→ **WORK TO COMPLETE**: Copy each line of the records below, from the first through the one that contains "common name: red-cheeked squirrel", exactly as written.

--- --- ---

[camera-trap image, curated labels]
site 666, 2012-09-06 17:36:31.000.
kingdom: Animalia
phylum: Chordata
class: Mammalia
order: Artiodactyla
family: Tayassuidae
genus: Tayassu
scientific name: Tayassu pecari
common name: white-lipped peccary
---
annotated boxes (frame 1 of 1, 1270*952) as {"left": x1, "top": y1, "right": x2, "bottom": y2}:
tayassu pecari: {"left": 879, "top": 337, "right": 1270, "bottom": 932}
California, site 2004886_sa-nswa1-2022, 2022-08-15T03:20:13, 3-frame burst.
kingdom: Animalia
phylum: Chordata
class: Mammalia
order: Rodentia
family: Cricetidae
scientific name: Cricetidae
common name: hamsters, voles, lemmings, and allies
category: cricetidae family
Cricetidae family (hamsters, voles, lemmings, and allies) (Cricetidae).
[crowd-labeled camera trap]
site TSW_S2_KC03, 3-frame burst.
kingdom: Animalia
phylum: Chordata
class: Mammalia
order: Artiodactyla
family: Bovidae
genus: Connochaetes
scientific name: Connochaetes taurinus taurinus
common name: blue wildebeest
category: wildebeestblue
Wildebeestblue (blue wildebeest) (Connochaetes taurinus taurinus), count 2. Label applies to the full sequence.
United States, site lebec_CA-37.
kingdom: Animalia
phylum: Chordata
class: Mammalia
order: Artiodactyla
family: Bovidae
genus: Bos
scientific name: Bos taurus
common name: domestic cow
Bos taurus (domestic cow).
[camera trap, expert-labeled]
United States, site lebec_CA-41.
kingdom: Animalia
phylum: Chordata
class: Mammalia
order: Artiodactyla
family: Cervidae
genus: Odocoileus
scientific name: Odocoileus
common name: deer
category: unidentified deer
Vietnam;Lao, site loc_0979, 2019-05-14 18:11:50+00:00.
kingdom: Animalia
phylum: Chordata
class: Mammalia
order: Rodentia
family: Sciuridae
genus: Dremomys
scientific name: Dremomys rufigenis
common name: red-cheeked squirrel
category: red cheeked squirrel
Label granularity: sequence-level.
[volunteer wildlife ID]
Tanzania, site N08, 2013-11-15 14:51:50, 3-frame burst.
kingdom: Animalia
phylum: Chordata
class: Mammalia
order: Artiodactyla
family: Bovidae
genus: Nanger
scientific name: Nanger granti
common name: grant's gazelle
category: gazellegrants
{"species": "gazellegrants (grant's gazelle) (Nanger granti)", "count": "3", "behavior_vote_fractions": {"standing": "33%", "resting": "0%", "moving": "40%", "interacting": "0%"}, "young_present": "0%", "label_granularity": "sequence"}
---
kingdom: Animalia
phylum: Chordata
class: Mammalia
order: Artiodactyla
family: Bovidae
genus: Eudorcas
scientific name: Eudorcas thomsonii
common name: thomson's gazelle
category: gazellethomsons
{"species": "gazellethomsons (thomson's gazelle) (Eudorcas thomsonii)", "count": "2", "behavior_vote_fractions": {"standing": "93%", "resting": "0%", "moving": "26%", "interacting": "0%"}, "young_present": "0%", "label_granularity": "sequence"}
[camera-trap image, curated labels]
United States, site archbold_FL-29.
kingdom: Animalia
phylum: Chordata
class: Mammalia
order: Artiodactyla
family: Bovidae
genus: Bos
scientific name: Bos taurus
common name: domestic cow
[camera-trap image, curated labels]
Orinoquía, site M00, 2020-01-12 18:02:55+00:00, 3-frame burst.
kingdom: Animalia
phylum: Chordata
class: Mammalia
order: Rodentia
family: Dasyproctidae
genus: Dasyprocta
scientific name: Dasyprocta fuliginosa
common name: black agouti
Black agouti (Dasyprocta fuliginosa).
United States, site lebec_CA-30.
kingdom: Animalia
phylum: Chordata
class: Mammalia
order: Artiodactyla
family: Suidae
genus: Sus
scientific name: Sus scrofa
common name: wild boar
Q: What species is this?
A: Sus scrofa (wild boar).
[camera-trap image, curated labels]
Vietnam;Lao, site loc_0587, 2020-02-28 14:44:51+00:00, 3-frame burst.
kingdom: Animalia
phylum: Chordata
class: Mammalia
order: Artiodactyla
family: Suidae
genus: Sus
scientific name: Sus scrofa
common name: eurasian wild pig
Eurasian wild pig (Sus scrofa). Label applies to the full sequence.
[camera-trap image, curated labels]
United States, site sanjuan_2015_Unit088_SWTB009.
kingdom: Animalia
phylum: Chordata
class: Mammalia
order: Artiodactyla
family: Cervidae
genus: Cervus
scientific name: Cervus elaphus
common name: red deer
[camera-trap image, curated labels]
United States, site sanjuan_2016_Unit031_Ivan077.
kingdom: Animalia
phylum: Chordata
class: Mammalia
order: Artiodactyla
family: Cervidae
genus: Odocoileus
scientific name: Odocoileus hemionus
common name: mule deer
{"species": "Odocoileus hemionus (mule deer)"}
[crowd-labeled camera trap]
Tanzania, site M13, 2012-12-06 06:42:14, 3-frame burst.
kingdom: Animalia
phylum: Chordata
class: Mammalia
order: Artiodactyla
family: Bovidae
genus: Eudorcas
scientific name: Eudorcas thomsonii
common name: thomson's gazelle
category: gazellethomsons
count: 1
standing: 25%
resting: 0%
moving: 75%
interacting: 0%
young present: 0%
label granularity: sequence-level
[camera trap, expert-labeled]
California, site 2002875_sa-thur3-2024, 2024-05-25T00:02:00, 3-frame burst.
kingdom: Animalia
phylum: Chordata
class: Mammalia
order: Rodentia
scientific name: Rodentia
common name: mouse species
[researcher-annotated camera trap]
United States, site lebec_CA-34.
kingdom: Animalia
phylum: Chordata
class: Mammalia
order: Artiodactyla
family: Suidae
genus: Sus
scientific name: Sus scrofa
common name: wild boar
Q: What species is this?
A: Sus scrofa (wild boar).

--- --- ---

→ **SOLUTION TO THIS PROBLEM**:
[camera-trap image, curated labels]
site 666, 2012-09-06 17:36:31.000.
kingdom: Animalia
phylum: Chordata
class: Mammalia
order: Artiodactyla
family: Tayassuidae
genus: Tayassu
scientific name: Tayassu pecari
common name: white-lipped peccary
---
annotated boxes (frame 1 of 1, 1270*952) as {"left": x1, "top": y1, "right": x2, "bottom": y2}:
tayassu pecari: {"left": 879, "top": 337, "right": 1270, "bottom": 932}
California, site 2004886_sa-nswa1-2022, 2022-08-15T03:20:13, 3-frame burst.
kingdom: Animalia
phylum: Chordata
class: Mammalia
order: Rodentia
family: Cricetidae
scientific name: Cricetidae
common name: hamsters, voles, lemmings, and allies
category: cricetidae family
Cricetidae family (hamsters, voles, lemmings, and allies) (Cricetidae).
[crowd-labeled camera trap]
site TSW_S2_KC03, 3-frame burst.
kingdom: Animalia
phylum: Chordata
class: Mammalia
order: Artiodactyla
family: Bovidae
genus: Connochaetes
scientific name: Connochaetes taurinus taurinus
common name: blue wildebeest
category: wildebeestblue
Wildebeestblue (blue wildebeest) (Connochaetes taurinus taurinus), count 2. Label applies to the full sequence.
United States, site lebec_CA-37.
kingdom: Animalia
phylum: Chordata
class: Mammalia
order: Artiodactyla
family: Bovidae
genus: Bos
scientific name: Bos taurus
common name: domestic cow
Bos taurus (domestic cow).
[camera trap, expert-labeled]
United States, site lebec_CA-41.
kingdom: Animalia
phylum: Chordata
class: Mammalia
order: Artiodactyla
family: Cervidae
genus: Odocoileus
scientific name: Odocoileus
common name: deer
category: unidentified deer
Vietnam;Lao, site loc_0979, 2019-05-14 18:11:50+00:00.
kingdom: Animalia
phylum: Chordata
class: Mammalia
order: Rodentia
family: Sciuridae
genus: Dremomys
scientific name: Dremomys rufigenis
common name: red-cheeked squirrel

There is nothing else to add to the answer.